Angels in America, ou Anjos na América em português (a peça esteve parcialmente em Portugal em 1994 e foi adaptada para televisão pela HBO e exibida em Portugal no início dos anos 2000), voltou aos palcos depois da sua estreia em 1993 e o texto de Tony Kushner venceu na altura um prémio Pulitzer e agora o de melhor reposição, tendo também dado galardões de actuação a Andrew Garfield e a Nathan Lane. Os actores dedicaram os seus Tony à comunidade LGBT e a Kushner, cujo texto sobre a epidemia da sida nos anos 1980 e seus efeitos sociais deu origem à peça com mais nomeações da história da Broadway, como assinala o Guardian.

Mas foi o blockbuster Harry Potter e a Criança Amaldiçoada, uma peça que continua a explorar o universo criado por J.K. Rowling em torno de um jovem feiticeiro em Inglaterra, que recebeu o Tony de melhor peça e outros seis galardões. A peça, elogiada pela crítica, bateu recordes de bilheteira nas suas primeiras semanas de exibição nos EUA depois de ter arrecadado milhões de libras no Reino Unido desde Julho de 2016 e de ter recebido nove prémios Laurence Olivier.

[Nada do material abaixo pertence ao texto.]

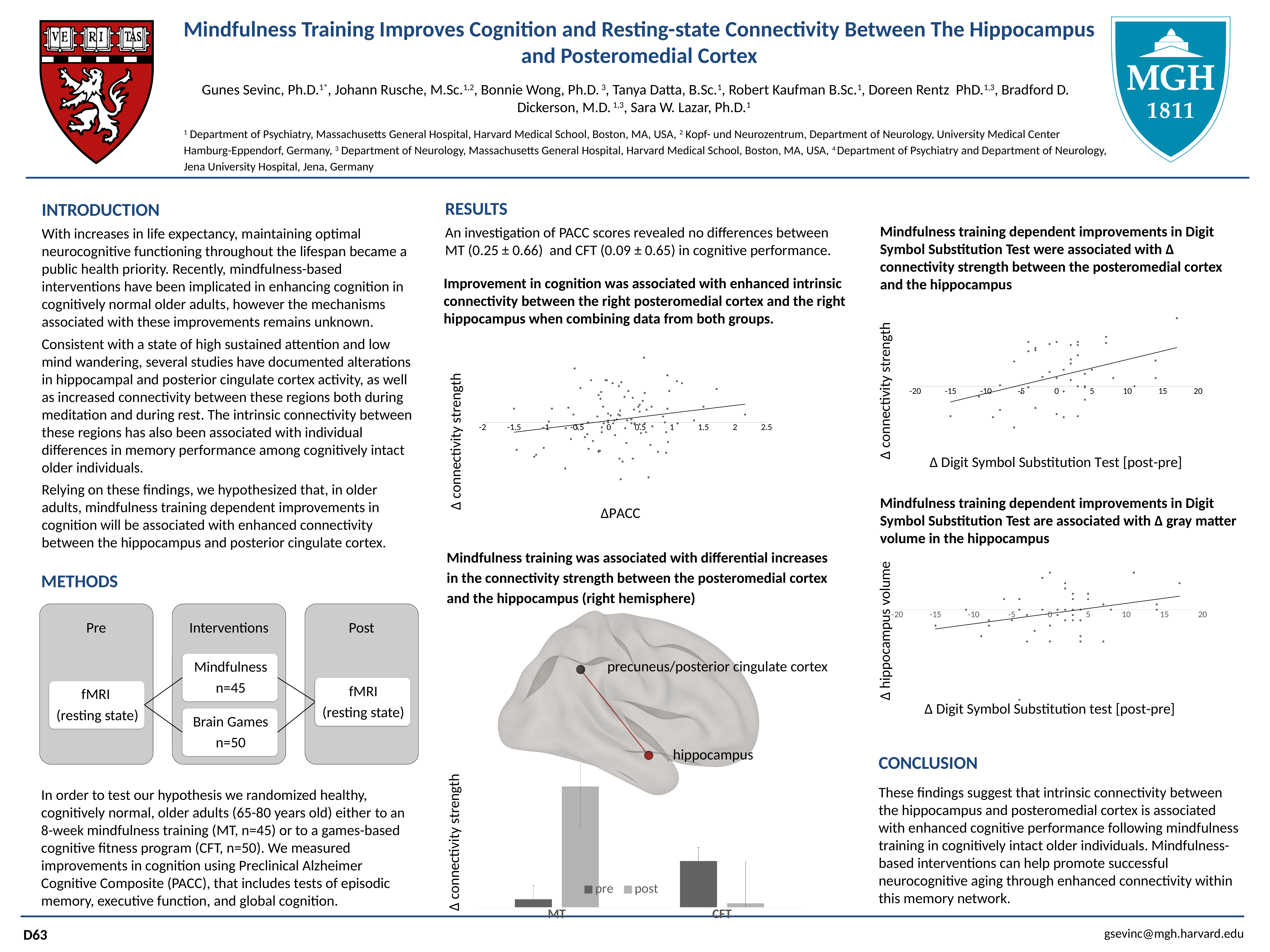
In the chart with x-axis ΔPACC, does the fitted line rise or fall as ΔPACC increases? rises In the bar chart with categories MT and CFT, which is larger for MT: pre or post? post How many categories are shown on the x axis of the bar chart with categories MT and CFT? 2 In the bar chart with categories MT and CFT, which is larger for CFT: pre or post? pre What kind of chart is the chart with y-axis Δ hippocampus volume? scatter plot What kind of chart is the chart with x-axis ΔPACC? scatter plot What is the y-axis label of the chart with x-axis ΔPACC? Δ connectivity strength How many series does the legend list in the bar chart with categories MT and CFT? 2 In the bar chart with categories MT and CFT, which bar is the tallest? MT post In the chart with y-axis Δ hippocampus volume, does the fitted line rise or fall as the x-axis value increases? rises In the chart with x-axis Δ Digit Symbol Substitution Test [post-pre] and y-axis Δ connectivity strength, does the fitted line rise or fall along the x axis? rises What kind of chart is the chart at the bottom centre with categories MT and CFT? bar chart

Glenda Jackson e Laurie Metcalf foram premiadas pelos seus papéis em Three Tall Women e a revisitação de My Fair Lady foi uma das grandes perdedoras da noite, marcada por um Tony especial a Bruce Springsteen pelo seu espectáculo Springsteen on Broadway, que estará em exibição até Dezembro deste ano. Foi precisamente ao apresentar o “boss” que Robert DeNiro deixou a sua marca na cerimónia que a imprensa descreve como tendo sido entre “muito política” e marcada pela “esperança e contenção”.

Afinal, os discursos sobre a comunidade LGBT, sobre o feminismo (a comediante Amy Schumer enquadrou My Fair Lady como uma peça feminista, por exemplo) ou imigração e a actuação dos alunos da escola Marjory Stoneman Douglas, em Parkland, que interpretaram uma música da peça Rent, tinham pontuado a noite. E Tony Kushner tinha apelado, ao aceitar o seu prémio, ao voto nas iminentes eleições intercalares dos EUA para “salvar a nossa democracia e sarar o nosso país”.

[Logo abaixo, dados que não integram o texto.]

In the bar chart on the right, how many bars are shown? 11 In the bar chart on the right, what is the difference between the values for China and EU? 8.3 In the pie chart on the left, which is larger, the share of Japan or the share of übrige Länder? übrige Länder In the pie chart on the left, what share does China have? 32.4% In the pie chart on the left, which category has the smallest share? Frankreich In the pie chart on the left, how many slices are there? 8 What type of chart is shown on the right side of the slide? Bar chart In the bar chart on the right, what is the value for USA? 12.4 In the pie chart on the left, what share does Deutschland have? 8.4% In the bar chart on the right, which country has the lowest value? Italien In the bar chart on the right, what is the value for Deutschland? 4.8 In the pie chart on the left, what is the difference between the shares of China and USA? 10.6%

Mas o “touro enraivecido” obrigou os censores do canal CBS a exercer os seus poderes e a deixar em silêncio na transmissão televisiva o momento em que DeNiro gerava uma ovação no Radio City Music Hall. De punhos erguidos, disse “Fuck Trump”. Foi recebido com risos e aplausos. “Já não é ‘abaixo Trump’, é ‘que se foda Trump’”. E com Springsteen prestes a interpretar My hometown apelou: “Bruce, tu abalas a sala como ninguém. E mais importante ainda nestes tempos perigosos, abalas o voto. Sempre a lutar, usando as tuas próprias palavras, pela verdade, transparência, integridade na governação. E bem precisamos disso agora”.

Robert DeNiro é uma conhecida voz anti-Trump e já tinha justificado no passado recente que considera que “a América está a ser gerida por um louco que não reconheceria a verdade nem que ela viesse dentro de um balde do seu amado frango frito”.